→ GOAL
Update the rows below, starting at the line containing "In comparing (35,159)" and ending at the line containing "face, the man". Write those lines out again with "optical center" replaced by "camera" and everything else unchanged.

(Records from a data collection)
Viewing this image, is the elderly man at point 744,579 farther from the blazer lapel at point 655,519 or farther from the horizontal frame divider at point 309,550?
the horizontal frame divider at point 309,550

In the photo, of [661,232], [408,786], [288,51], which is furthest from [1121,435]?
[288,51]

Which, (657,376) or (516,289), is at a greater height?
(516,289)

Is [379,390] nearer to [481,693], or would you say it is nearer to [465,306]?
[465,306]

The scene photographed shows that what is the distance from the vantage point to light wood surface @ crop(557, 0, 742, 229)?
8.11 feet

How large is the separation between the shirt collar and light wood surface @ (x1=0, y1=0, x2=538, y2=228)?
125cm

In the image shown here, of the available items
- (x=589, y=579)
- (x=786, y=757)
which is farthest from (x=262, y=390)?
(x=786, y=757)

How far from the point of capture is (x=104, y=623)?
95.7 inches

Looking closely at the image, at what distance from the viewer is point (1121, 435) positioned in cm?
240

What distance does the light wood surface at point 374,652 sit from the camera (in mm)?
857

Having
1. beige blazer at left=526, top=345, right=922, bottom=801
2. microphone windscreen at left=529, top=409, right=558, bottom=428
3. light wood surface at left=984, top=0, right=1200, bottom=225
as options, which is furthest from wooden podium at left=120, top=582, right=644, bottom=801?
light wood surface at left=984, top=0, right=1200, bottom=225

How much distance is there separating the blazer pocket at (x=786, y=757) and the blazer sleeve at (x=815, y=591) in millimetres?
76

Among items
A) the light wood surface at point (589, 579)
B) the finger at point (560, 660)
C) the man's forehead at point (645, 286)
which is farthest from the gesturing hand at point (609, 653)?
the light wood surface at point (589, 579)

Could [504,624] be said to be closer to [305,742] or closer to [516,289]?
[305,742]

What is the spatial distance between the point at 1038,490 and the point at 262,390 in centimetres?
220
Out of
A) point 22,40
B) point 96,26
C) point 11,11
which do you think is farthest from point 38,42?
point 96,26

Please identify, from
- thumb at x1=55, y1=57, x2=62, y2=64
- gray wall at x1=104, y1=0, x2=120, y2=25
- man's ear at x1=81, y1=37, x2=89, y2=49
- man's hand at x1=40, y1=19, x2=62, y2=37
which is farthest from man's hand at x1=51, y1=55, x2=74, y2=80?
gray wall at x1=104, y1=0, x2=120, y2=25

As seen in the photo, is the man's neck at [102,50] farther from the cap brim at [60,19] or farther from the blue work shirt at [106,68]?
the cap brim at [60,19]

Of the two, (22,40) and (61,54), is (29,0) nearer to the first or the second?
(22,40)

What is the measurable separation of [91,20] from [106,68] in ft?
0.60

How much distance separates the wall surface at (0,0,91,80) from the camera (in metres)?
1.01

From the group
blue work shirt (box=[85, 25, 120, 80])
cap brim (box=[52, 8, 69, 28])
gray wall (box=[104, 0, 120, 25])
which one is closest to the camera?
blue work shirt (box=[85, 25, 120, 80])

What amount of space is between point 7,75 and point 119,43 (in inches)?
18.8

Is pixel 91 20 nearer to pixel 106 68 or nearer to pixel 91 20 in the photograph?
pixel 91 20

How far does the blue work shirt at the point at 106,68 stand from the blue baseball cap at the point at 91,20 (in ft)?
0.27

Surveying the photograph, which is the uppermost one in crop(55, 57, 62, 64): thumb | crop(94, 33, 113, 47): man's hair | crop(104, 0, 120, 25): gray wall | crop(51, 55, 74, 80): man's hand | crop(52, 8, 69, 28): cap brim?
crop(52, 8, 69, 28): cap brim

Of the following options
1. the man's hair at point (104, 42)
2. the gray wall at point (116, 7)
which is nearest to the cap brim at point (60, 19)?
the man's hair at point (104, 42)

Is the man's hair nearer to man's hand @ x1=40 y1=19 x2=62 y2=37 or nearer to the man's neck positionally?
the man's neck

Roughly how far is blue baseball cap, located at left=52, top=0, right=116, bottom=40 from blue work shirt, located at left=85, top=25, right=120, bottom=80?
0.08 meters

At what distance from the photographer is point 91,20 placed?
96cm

---

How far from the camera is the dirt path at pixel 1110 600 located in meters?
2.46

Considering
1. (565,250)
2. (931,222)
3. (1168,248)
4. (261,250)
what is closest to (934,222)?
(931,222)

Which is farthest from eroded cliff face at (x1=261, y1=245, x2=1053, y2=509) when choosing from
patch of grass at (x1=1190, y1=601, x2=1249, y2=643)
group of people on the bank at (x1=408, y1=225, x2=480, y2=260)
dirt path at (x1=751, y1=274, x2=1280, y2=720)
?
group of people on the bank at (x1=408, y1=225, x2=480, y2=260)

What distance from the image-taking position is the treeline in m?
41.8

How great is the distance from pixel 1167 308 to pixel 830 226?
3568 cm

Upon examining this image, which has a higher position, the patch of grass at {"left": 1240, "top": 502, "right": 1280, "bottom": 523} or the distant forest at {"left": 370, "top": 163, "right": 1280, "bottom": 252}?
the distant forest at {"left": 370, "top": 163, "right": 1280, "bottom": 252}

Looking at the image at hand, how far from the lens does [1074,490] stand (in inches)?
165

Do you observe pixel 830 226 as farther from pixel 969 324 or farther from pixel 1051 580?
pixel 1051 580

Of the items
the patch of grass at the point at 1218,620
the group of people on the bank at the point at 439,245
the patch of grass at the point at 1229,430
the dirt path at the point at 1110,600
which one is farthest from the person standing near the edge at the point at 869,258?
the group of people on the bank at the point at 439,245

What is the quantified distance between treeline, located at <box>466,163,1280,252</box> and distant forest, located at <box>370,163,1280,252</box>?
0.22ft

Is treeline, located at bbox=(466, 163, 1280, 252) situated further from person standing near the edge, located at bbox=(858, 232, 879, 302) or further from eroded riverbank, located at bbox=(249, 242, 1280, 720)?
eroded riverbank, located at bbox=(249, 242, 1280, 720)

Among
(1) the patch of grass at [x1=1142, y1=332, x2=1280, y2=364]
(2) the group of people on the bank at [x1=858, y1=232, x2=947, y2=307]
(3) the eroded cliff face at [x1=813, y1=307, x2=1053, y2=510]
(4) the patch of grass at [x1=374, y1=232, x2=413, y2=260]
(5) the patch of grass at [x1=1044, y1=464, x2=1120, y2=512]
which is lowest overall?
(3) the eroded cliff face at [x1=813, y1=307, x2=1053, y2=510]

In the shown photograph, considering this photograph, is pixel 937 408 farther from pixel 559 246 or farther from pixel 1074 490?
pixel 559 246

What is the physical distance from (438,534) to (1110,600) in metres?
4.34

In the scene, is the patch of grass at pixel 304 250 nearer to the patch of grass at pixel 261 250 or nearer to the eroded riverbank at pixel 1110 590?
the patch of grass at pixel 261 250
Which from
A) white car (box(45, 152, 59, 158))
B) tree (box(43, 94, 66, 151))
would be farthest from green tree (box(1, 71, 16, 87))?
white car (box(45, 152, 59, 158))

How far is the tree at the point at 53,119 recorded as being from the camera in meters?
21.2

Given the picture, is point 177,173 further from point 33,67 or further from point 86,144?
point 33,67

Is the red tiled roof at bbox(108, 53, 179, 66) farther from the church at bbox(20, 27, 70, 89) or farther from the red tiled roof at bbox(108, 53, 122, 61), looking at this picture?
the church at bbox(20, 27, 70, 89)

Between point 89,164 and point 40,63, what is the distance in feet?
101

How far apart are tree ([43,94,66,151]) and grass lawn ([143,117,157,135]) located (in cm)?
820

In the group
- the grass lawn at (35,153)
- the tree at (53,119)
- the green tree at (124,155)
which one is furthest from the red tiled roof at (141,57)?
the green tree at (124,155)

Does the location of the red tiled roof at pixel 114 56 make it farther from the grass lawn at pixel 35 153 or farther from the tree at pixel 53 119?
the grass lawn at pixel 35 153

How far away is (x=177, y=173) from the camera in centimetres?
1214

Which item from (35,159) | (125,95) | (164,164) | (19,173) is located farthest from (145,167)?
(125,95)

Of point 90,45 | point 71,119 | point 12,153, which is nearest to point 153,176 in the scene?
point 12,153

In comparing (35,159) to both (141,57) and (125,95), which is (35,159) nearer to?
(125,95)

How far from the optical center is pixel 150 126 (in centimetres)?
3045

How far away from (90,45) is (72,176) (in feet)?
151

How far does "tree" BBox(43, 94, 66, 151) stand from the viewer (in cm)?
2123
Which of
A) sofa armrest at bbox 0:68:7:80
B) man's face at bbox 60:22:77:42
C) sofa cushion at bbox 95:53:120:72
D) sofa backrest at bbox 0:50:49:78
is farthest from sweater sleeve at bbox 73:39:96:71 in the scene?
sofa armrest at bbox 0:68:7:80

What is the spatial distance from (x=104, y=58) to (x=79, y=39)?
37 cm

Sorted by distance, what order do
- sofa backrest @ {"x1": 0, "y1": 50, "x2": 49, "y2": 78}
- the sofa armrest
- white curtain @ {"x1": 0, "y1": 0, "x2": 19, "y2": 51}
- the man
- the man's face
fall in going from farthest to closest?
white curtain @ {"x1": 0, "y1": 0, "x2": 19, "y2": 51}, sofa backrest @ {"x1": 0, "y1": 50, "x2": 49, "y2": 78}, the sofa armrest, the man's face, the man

→ ANSWER TO THE TASK
In comparing (35,159) to both (141,57) and (125,95), which is (35,159) nearer to?
(125,95)

How far from the camera is pixel 150 126 (in centimetres)?
3045

How far away from (90,45) is (72,176) (in feet)?
151

How far does "tree" BBox(43, 94, 66, 151) stand from the viewer (in cm)?
2123
Which of
A) sofa armrest at bbox 0:68:7:80
B) man's face at bbox 60:22:77:42
C) sofa cushion at bbox 95:53:120:72
D) sofa backrest at bbox 0:50:49:78
is farthest from sweater sleeve at bbox 73:39:96:71 in the scene?
sofa armrest at bbox 0:68:7:80

What is the spatial distance from (x=104, y=58) to (x=79, y=39)?
37 cm

Sorted by distance, what order do
- sofa backrest @ {"x1": 0, "y1": 50, "x2": 49, "y2": 78}
- the sofa armrest
- white curtain @ {"x1": 0, "y1": 0, "x2": 19, "y2": 51}
- the man
- the man's face
fall in going from farthest to closest?
white curtain @ {"x1": 0, "y1": 0, "x2": 19, "y2": 51}, sofa backrest @ {"x1": 0, "y1": 50, "x2": 49, "y2": 78}, the sofa armrest, the man's face, the man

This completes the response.